Bazı davalar var ki bu davalarda verilen kararlar tutanaklarda yazılanlardan öte anlam taşır. Bu yüzden insan hakları örgütleri bu davaları takip eder. Sadece tek bir olay için değil genel olarak adalete erişim için, ihlaller sona ersin diye… Geçtiğimiz hafta da Afyon’daki bir mahkemeden böyle bir karar çıktı.
Mahkemede görüşülen dosya -belki hatırlayacaksınız- 7 Mart’ta Afyon’da eski patronları tarafından tam beş saat boyunca fiziksel şiddete maruz kalan 16 yaşındaki Ş.C.K.’nin dosyası idi.
Ş.C.K. mart ayında daha önceden çalıştığı balıkçı dükkanının sahipleri yani patronları ile telefonda konuşarak 200 liralık alacağını istemişti. Eski patronları “Bugün de çalış akşama paranı öderiz” deyince Ş.C.K. o gün de eski iş yerinde çalışmaya gitmişti.
16 yaşındaki Ş.C.K. ve patronlar akşama kadar birlikte çalışmışlar, iş sonunda depoya geçilmişti. Çocuğa hâlâ parasını ödemeyen patronlar depoya geçtiklerinde içki içmeye başlamış, bir diğer çocuk Ş.Y.A. ile birlikte Ş.C.K.’ye alkol vermişlerdi.
Bir süre sonra -daha önce olduğu gibi- patronlardan biri Ş.C.K.’ye arabasının anahtarını vermiş ve iki çocuğu alışveriş için arabayla markete yollamıştı. Ş.C.K. dönüşte patronlarından 200 TL alacağını bir kere daha istemişti. Ancak bu isteği karşılanmamış ve tartışma başlamıştı.
Patronlar çocuğa parasını ödemedikleri gibi çocuğu iş yerine kapatarak sopa ve demir çubuklar ile onu dövmüşlerdi. Ş.C.K.’nin maruz kaldığı bu şiddet tam beş saat sürmüş, beş saat sonra elini yüzünü yıkamak için tuvalete gitme bahanesi ile kaçabilen Ş.C.K. yoldan geçenlerden yardım isteyerek bir sitenin güvenlik görevlisine sığınmıştı. Ş.C.K. güvenlik görevlisinin haber vermesi ile olay yerine çağrılan 112 Acil Servis ambulansı ile Afyonkarahisar Devlet Hastanesi’ne kaldırılmıştı.

━━━━━━━━━━━━━━━━

▶ _Yapılacak iş_: Metin bölümüne göre Ş.C.K. eski patronlarından kaç liralık alacağını istemişti?

▶ _Gösterilen kayıtlar_:
━━━━━━━━━━━━━━━━

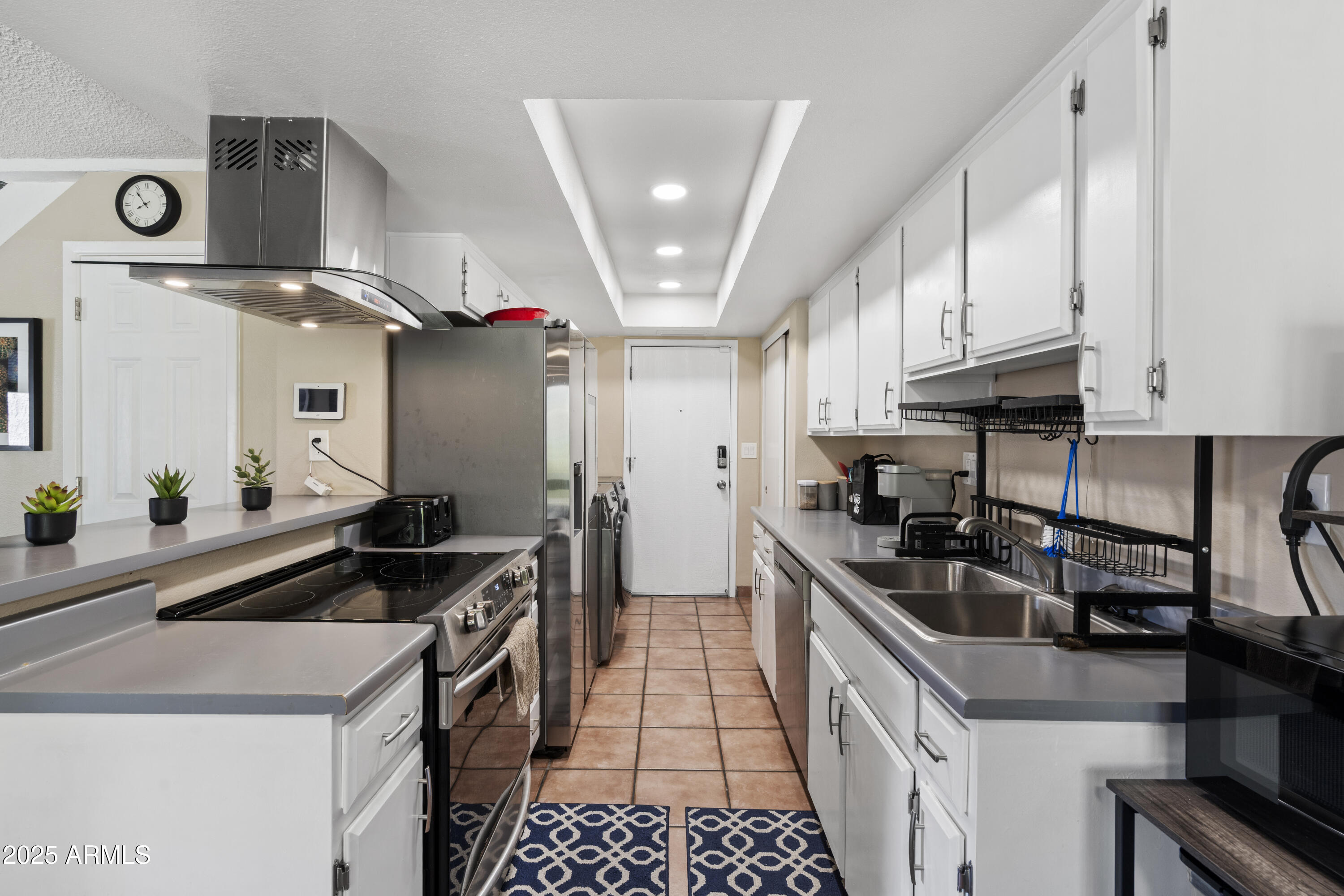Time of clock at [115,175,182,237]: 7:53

━━━━━━━━━━━━━━━━

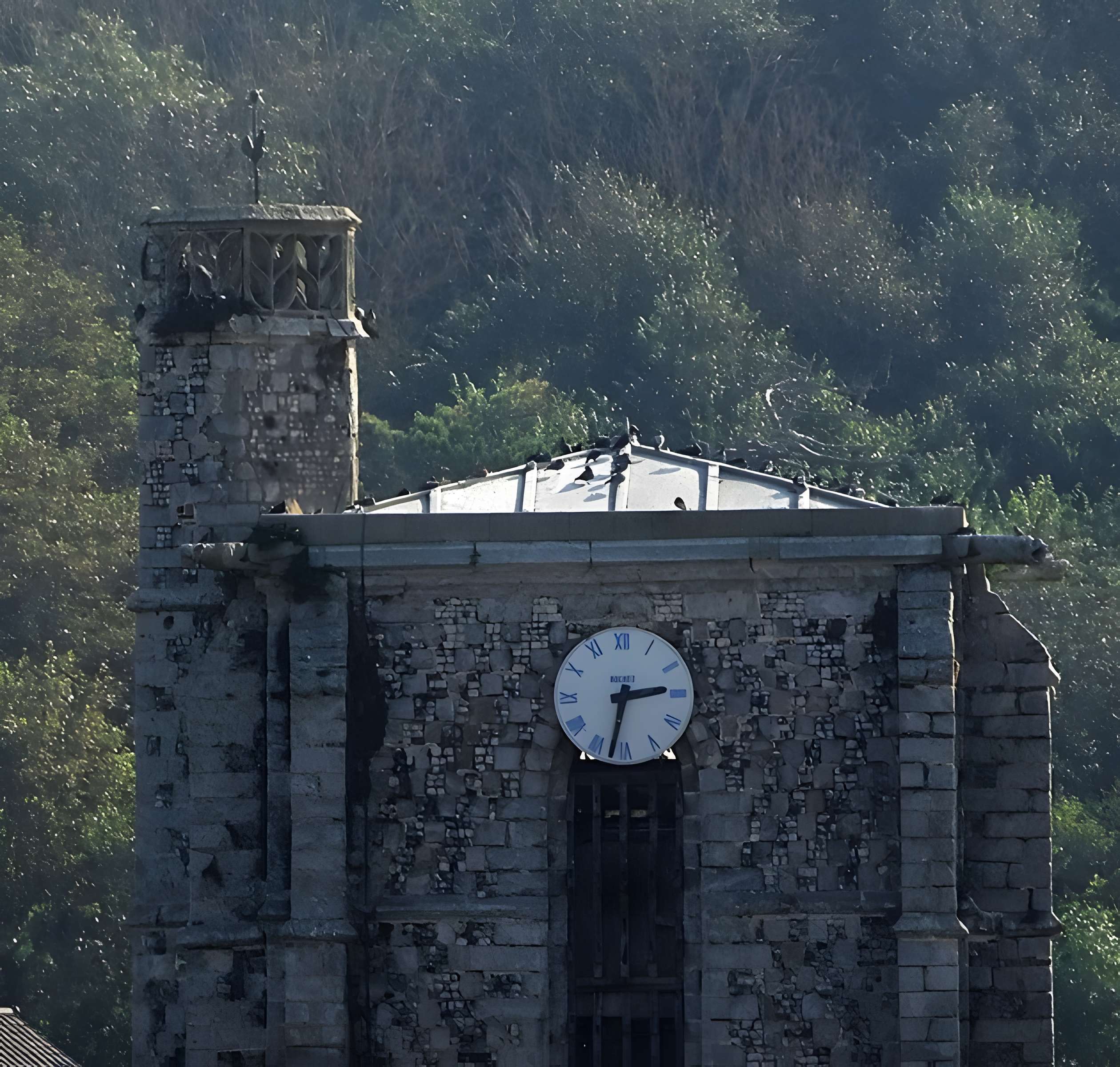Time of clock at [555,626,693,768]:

━━━━━━━━━━━━━━━━

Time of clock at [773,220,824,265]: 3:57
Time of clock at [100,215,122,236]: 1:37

━━━━━━━━━━━━━━━━

▶ _Tam çözüm_: 200 liralık alacağını istemişti.